#### Text for analysis:
What a weekend. Happy to have failed this evening's mock exam in Conflicts in favour of a multitude of happinesses that may defy a tutor's belief. It has been many weekends since I have shared pints with Sir Vaclav of Potesil, he of Vladivostok and Finnish ridiculousness. Surely his presence hastened my encounter with Lucy in the Sky with Diamonds, and for that alone he must be praised. Though the breakdown of the Absinthe bottle was singularly tragic, and only partially saved by the Bosnian Lejla and Russian Standard Export.

But beyond that, consider the wonder with which we approached the Tempest at Shakespeare's Globe (tickets purchased deja) on a hungover morning... "we'll be fine so long as the coach doesn't break down", I utter fatally as the OxTube pulls away from Gloucester Green. So, of course, it does vent smoke and pull over after an hour, and yet our replacement leaves Cooper behind while we proceed along a path destined for the most ingenious of coincidences: 12:16 to Hillingdon; 12:39 to Shepard's Bush; 1:01 to St. Paul's; and then the mad dash down and across Millenium Bridge to the Globe, sneaking under the usher's arms to salvation and one of the last Rylance pieces. To describe our arrival as perfect timing would be an insult to the word "perfect".

Then later, at the classical music concert, the Shostakovic Cello Concerto soloist - a Chinese woman - actually breaks a string midway through her performance. Normally the most tragic of circumstances, but as we were there primarily for the "favorite" symphony of MacDuff, Rach's No. 2 (have I begun using such a word too often?), it amounted to just another element of pure strangeness. Certainly one that caused gaffaws of laughter from myself as, rather abruptly and hilariously, as the soloist pops her instrument midway through and apologizes with the exclamation that: "There goes my G-string."

Even better is the response from Vaclav: "See. When I arrive, things happen." Indeed. I got lost in Rachmaninov's music subsequently, then the slow walk past Trafalgar Sq. where once I saw the great Nelson Mandela speak, and then past Churchill, Big Ben, and the Abbey by full moonlight. Beauty.

How could I ever hope to explain such wonder to the tutor who marks the terrible effort produced today for the mock exam, that counts for nothing? Is it enough to plead a month's grace period? And why can't the fact that I indulged so graciously in Guinness following the weak showing count for anything? And have you ever been to Brazenose and met Sion or her puking boyfriend?

#### Given data:
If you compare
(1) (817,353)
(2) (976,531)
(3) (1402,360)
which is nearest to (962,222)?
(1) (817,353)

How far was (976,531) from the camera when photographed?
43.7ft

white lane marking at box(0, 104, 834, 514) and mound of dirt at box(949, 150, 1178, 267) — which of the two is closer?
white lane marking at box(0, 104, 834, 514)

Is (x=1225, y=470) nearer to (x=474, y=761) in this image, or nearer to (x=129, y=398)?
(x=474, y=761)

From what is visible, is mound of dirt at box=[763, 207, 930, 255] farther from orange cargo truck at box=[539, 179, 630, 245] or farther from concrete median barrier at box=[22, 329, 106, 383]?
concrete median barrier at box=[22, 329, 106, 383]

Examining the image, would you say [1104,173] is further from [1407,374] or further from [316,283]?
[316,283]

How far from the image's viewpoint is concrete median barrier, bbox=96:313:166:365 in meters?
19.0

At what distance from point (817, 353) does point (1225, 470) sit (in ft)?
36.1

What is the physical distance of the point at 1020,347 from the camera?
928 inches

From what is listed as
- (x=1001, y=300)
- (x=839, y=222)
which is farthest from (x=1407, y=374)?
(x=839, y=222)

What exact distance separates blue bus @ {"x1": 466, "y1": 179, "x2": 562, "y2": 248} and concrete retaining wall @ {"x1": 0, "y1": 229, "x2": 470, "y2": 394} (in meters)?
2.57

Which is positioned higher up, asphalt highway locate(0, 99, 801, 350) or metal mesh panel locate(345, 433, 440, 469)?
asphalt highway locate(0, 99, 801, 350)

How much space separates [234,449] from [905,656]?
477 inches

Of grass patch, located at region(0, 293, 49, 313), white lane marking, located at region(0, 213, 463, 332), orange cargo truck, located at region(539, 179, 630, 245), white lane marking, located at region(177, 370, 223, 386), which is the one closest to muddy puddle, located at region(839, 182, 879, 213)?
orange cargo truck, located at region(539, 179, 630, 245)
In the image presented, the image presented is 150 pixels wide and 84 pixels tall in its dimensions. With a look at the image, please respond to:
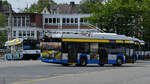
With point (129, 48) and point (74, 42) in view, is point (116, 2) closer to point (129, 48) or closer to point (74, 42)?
point (129, 48)

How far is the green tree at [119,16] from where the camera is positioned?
2302 inches

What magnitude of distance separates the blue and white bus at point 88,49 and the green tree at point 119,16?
22.5 meters

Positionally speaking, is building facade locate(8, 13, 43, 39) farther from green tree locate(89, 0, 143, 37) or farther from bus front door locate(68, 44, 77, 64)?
bus front door locate(68, 44, 77, 64)

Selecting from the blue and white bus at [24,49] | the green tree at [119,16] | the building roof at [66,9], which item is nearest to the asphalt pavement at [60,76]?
the blue and white bus at [24,49]

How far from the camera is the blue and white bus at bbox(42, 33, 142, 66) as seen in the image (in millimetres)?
31375

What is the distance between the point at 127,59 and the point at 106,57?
2.59 metres

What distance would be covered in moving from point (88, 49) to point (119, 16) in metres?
26.9

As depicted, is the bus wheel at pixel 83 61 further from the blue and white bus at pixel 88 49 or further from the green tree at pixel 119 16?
the green tree at pixel 119 16

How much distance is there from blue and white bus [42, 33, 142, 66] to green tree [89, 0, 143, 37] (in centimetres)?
2250

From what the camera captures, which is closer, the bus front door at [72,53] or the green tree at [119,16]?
the bus front door at [72,53]

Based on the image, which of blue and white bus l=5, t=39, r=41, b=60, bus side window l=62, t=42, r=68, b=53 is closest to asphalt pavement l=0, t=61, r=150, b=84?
bus side window l=62, t=42, r=68, b=53

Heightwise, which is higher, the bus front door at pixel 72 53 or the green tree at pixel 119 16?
the green tree at pixel 119 16

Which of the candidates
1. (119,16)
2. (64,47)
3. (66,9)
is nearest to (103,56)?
(64,47)

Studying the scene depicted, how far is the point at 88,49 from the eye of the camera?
3284cm
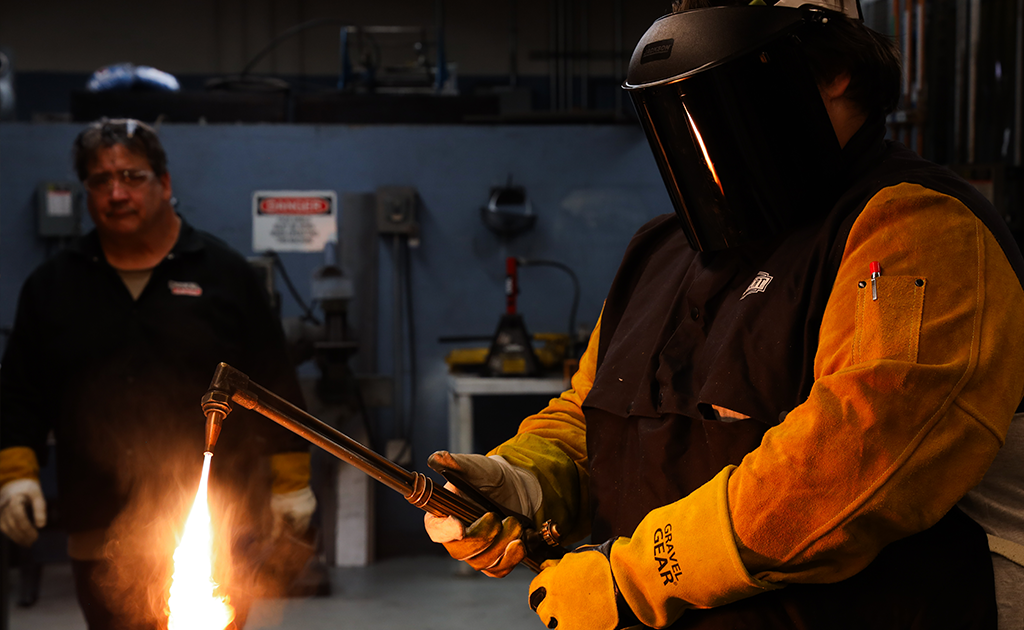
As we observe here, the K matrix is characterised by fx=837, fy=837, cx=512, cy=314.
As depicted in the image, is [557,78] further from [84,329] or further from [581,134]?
[84,329]

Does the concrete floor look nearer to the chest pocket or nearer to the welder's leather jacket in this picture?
the welder's leather jacket

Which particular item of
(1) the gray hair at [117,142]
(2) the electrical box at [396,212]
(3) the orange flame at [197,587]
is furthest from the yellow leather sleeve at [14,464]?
(2) the electrical box at [396,212]

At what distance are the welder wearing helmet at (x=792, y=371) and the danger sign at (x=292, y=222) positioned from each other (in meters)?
2.94

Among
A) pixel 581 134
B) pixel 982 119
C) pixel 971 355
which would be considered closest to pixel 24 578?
pixel 581 134

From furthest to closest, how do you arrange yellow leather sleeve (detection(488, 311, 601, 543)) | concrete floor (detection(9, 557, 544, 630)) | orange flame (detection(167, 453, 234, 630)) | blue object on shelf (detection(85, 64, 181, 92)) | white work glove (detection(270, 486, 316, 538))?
blue object on shelf (detection(85, 64, 181, 92))
concrete floor (detection(9, 557, 544, 630))
white work glove (detection(270, 486, 316, 538))
yellow leather sleeve (detection(488, 311, 601, 543))
orange flame (detection(167, 453, 234, 630))

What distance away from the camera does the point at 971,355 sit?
27.5 inches

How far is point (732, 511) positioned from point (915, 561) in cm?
19

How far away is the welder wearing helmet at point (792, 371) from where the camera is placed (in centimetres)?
71

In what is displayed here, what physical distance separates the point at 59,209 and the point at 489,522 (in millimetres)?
3414

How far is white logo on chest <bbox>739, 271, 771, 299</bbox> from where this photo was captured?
0.88 m

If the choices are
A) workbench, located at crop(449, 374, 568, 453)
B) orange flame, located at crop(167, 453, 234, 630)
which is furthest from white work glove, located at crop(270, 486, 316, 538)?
workbench, located at crop(449, 374, 568, 453)

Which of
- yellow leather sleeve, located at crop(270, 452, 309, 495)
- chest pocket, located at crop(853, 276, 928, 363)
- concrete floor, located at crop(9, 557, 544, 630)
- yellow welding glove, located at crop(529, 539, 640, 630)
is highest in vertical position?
chest pocket, located at crop(853, 276, 928, 363)

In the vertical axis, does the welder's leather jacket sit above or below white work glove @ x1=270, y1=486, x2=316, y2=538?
above

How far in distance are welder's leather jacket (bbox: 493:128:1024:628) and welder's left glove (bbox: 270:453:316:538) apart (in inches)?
51.4
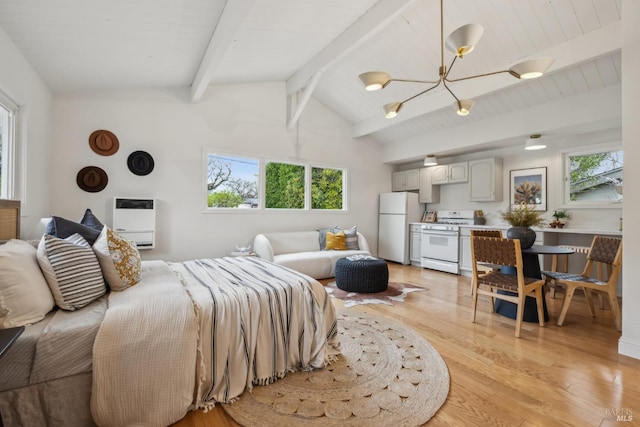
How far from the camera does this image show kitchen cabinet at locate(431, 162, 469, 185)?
17.4 feet

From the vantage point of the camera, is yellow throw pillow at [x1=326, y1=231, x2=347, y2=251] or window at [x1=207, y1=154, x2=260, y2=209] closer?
window at [x1=207, y1=154, x2=260, y2=209]

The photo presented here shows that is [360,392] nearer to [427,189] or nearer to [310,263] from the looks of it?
[310,263]

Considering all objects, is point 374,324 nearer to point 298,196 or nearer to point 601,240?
point 601,240

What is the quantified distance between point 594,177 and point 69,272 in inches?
233

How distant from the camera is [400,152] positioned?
19.6ft

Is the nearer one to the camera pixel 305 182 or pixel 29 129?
pixel 29 129

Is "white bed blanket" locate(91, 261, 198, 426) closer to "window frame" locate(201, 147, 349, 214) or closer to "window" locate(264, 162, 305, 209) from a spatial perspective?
"window frame" locate(201, 147, 349, 214)

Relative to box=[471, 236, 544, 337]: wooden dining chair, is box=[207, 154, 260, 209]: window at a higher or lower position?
higher

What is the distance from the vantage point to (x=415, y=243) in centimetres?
572

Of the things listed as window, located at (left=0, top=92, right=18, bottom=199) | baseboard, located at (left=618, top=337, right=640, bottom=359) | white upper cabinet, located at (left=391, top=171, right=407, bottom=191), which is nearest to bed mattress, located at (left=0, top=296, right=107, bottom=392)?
window, located at (left=0, top=92, right=18, bottom=199)

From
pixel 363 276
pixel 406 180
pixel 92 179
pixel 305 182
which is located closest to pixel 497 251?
pixel 363 276

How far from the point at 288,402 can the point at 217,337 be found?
0.54m

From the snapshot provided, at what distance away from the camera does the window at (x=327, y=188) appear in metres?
5.64

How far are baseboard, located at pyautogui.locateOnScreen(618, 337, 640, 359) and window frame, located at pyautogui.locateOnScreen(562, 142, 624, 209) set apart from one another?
2.52 m
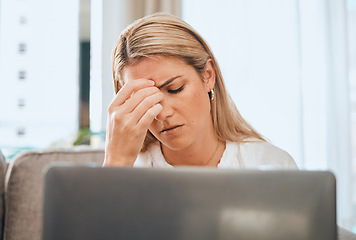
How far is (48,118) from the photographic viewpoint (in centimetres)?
292

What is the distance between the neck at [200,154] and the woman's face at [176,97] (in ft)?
0.30

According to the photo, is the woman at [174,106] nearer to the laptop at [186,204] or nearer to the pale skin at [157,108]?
the pale skin at [157,108]

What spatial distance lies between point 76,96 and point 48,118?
0.98ft

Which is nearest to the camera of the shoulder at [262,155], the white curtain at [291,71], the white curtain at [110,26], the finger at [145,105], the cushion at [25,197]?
the finger at [145,105]

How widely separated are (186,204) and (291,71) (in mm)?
2592

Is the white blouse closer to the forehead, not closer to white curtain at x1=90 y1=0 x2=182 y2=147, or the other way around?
the forehead

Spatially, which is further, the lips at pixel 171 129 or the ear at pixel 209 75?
the ear at pixel 209 75

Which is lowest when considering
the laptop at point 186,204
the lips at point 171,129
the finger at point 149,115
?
the laptop at point 186,204

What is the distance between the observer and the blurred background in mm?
2807

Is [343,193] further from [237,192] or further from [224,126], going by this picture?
[237,192]

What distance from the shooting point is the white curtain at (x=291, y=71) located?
9.18ft

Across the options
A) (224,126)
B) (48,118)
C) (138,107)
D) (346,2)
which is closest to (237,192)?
(138,107)

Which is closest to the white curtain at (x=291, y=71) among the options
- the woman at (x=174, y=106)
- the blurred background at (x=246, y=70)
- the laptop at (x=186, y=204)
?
the blurred background at (x=246, y=70)

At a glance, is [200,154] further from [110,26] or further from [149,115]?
[110,26]
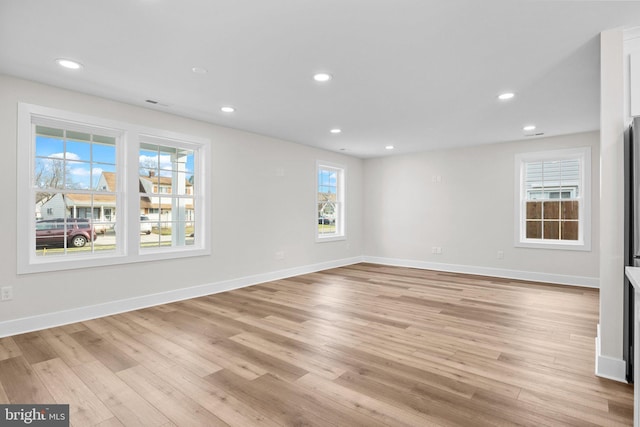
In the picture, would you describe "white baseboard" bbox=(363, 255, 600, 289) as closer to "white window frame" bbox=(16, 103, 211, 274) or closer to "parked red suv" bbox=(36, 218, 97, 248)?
"white window frame" bbox=(16, 103, 211, 274)

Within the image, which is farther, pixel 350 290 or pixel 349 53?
pixel 350 290

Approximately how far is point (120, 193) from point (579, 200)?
6849 millimetres

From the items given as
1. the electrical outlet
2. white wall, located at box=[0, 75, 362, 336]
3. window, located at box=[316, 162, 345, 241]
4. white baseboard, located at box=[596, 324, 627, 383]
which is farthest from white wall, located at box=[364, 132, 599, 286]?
the electrical outlet

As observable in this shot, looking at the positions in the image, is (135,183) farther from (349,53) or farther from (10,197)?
(349,53)

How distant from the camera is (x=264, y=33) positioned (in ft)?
8.00

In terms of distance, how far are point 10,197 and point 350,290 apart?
4128 mm

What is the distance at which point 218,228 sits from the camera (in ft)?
16.2

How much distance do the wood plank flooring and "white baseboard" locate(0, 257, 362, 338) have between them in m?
0.15

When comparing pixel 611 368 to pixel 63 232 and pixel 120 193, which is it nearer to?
pixel 120 193

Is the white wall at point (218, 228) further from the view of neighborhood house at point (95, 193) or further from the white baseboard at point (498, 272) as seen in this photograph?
the white baseboard at point (498, 272)

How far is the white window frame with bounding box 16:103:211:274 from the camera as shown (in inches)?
129

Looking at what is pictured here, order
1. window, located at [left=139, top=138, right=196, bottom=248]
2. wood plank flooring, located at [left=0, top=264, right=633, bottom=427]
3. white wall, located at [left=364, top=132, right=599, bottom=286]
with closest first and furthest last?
1. wood plank flooring, located at [left=0, top=264, right=633, bottom=427]
2. window, located at [left=139, top=138, right=196, bottom=248]
3. white wall, located at [left=364, top=132, right=599, bottom=286]

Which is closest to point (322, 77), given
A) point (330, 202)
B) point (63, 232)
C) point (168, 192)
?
point (168, 192)

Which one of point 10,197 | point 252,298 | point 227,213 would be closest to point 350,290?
point 252,298
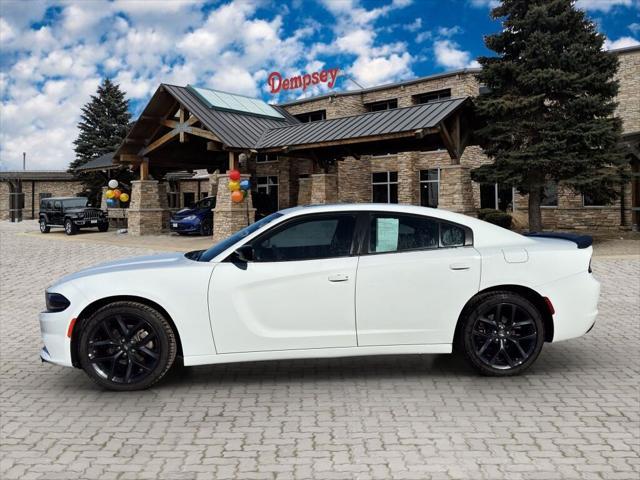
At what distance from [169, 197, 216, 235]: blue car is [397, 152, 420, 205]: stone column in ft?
38.3

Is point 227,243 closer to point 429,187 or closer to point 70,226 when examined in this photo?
point 70,226

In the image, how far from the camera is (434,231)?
5543mm

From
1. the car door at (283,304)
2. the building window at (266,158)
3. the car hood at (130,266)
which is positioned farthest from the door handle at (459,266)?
the building window at (266,158)

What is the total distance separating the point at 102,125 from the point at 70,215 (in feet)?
71.8

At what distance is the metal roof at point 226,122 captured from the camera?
76.9ft

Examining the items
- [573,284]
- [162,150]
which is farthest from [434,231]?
[162,150]

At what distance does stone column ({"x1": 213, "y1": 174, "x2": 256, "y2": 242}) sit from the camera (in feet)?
78.5

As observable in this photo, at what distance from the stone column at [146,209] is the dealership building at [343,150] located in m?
A: 0.05

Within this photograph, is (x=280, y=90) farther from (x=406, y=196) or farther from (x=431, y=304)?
(x=431, y=304)

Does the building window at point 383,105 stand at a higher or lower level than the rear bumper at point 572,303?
higher

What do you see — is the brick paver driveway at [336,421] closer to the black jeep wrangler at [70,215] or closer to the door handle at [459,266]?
the door handle at [459,266]

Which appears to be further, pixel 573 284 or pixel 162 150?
pixel 162 150

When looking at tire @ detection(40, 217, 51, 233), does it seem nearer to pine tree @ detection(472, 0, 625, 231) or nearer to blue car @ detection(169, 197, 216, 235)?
blue car @ detection(169, 197, 216, 235)

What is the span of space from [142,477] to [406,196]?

#### Aim of the exercise:
In the weekend account, from where does the OxTube coach pull away?

#### Your response:
Gloucester Green